É isso mesmo... Aqui, em São Paulo. Nos primeiros dias, na ótima sala do Centro Cultural Rio Verde, onde a Cia. de Teatro Antro Exposto surgira com a performance Entulho. Depois, no galpão onde as apresentações da temporada ocorrerão, no mesmo Rio Verde, nossa casa e jardim.

Patrick volta à urbanidade novaiorquina neste sábado. Infelizmente, pois seria mágico tê-lo conosco todo o tempo. Sem qualquer financiamento ou patrocínio que o permita permanecer, a situação tornara-se insustentável. A Cia. está segura de ter ofertado o impossível e nosso melhor. E Patrick, merecedor de tantos esforços, soube muito bem agradecer com generosidade, lucidez, humor e, sobretudo, criatividade imprescindível para que Complexo Sistema de Enfraquecimento da Sensibilidade chegasse ao nível que chegou.

Patrick deixa a chuvosa paulicéia sem conhecer qualquer outro diretor de teatro, crítico, pesquisar, historiador. Leva, portanto, na bagagem, a Cia. de Teatro Antro Exposto, amigos próximos a nós – em encontros furtivos durante o Satyrianas –, outros do Centro Cultural Rio Verde, e interrogações impossíveis de serem respondidas.

Este lamento não tem por intuito trazer culpas ou apontar responsabilidades. Longe disso. Cada um sabe de si, e como são tantos os ‘sis’ nesse país estranho, tamanho distanciamento e silêncio não é nada fora do esperado. Os convites foram enviados. Fizemos nossa parte. E a energia não estava verdadeiramente voltada a convencer pessoas, mas ao processo, à criação, ao término da peça, e à vontade de propiciar diálogos.

No último mês, jornais e revistas com tendências variadas – da mais popular a mais especializada –, cobriram a visita de Judith Malina ao Rio de Janeiro. A consagrada diretora e última remanescente do grupo idealizador do The Living Theatre, obteve máxima atenção da mídia brasileira. Era de se esperar que uma semana após sua estada, com a chegada de Patrick, igual interesse ocorresse, afinal, ambos se complementam.

Ledo engano. Patrick passara em branco pelas terras brasileiras. E por que? Talvez porque de fato a imprensa não tenha qualquer interesse genuíno em Judith e LT. Talvez porque as entrevistas e reportagens motivaram-se não pela importância histórica, estética e comportamental que representam ainda hoje, após 60 anos de existência, mas pela apropriação de tudo isso para suprir a falta de conteúdo específico pelo tom de colunismo social que dominara nossos meios de comunicação.

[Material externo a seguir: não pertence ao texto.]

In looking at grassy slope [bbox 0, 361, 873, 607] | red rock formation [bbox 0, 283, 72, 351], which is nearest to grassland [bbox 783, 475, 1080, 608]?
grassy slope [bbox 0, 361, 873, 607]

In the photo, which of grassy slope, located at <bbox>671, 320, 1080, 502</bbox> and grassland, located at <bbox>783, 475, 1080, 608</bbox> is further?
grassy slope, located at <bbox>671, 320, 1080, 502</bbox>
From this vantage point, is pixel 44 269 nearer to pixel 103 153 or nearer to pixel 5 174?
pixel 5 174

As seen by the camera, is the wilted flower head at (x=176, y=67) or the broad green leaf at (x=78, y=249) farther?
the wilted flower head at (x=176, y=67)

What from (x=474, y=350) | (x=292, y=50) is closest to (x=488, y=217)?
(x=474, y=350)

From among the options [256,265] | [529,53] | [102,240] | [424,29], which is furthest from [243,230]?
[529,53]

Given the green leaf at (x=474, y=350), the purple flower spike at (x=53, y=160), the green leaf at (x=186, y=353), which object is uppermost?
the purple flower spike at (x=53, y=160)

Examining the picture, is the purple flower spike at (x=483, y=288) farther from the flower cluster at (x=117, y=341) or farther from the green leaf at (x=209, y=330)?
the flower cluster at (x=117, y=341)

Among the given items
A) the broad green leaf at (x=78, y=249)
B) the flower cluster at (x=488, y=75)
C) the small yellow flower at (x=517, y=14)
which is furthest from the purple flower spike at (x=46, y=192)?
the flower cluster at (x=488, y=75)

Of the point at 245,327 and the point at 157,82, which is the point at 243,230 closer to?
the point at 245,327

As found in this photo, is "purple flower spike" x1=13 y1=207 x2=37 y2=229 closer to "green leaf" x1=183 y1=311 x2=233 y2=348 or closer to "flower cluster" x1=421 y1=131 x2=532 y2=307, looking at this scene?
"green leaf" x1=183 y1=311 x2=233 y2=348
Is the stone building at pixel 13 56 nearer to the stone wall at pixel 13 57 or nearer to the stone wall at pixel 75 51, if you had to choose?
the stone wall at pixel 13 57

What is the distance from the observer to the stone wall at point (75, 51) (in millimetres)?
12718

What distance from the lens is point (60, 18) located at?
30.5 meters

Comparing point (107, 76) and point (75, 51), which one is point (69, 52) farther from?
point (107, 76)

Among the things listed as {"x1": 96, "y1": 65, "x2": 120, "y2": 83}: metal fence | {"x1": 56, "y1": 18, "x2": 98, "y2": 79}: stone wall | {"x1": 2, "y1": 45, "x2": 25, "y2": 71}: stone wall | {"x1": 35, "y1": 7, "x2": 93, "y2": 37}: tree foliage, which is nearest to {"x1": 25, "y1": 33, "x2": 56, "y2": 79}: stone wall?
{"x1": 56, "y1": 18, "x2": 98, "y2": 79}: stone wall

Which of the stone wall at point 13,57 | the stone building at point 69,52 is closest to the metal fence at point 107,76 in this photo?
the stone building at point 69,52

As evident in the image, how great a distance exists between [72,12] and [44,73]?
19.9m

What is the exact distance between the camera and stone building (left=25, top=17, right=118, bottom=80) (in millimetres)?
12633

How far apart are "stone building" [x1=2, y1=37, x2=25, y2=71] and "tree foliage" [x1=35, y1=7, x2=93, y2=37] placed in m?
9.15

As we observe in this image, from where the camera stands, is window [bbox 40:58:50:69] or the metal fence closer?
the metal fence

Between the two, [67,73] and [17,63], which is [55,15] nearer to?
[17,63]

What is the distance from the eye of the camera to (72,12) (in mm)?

O desinteresse amplo por Patrick traduz a apropriação do LT e Judith como personagens volúveis, semelhantes as excêntricas personalidades instantâneas do universo pop internacional, cuja presença se revela desnecessária minutos após sua despedida. E só. Do contrário, se o interesse fosse se aproximar do artista e não do rótulo, por que ignorar Patrick?

A Cia. de Teatro Antro Exposto não tem como responder. Patrick sai do Brasil como parceiro, amigo, acesso à história que nossa geração acompanhou em livros e discursos, mas que até ontem não tinha como dialogar senão pela idealização. Somos gratos à paciência e compreensão deste a quem seremos sempre companheiros. Ao Gerald Thomas, responsável por possibilitar o encontro. Ao Rio Verde por entender a importância e amplitude de tê-lo aqui.

Complexo Sistema de Enfraquecimento da Sensibilidade inicia agora sua trajetória. Não esperamos nada além do comum processo de reconhecimento. Somos e sempre seremos um dentre 800 espetáculos anuais da cidade de São Paulo, quando vistos na escala macroscópica da cultura. E tudo bem. A indignação não se trata de fulanos e cicranos não estarem em nossa platéia. Isso virá com o tempo, como normalmente tem de ser.

E, em resumo, esse texto não é sobre a peça ou a falta de espaço para nosso trabalho, mas sobre uma pessoa que deveria ter sido aproveitada de maneira muito maior do que simplesmente ‘o compositor da trilha’.

Quanto aos artistas que não vieram, aos críticos que o ignoraram, aos meios de comunicação que preferiram ensurdecer e cegar sobre Patrick, boa sorte! A chatice da vida cotidiana continua para vocês. Nós, contudo, deixamos de ser um pouco menos provincianos, enquanto descobrirmos que a relação com um artista não se limita a fotos e um encontro para jantar.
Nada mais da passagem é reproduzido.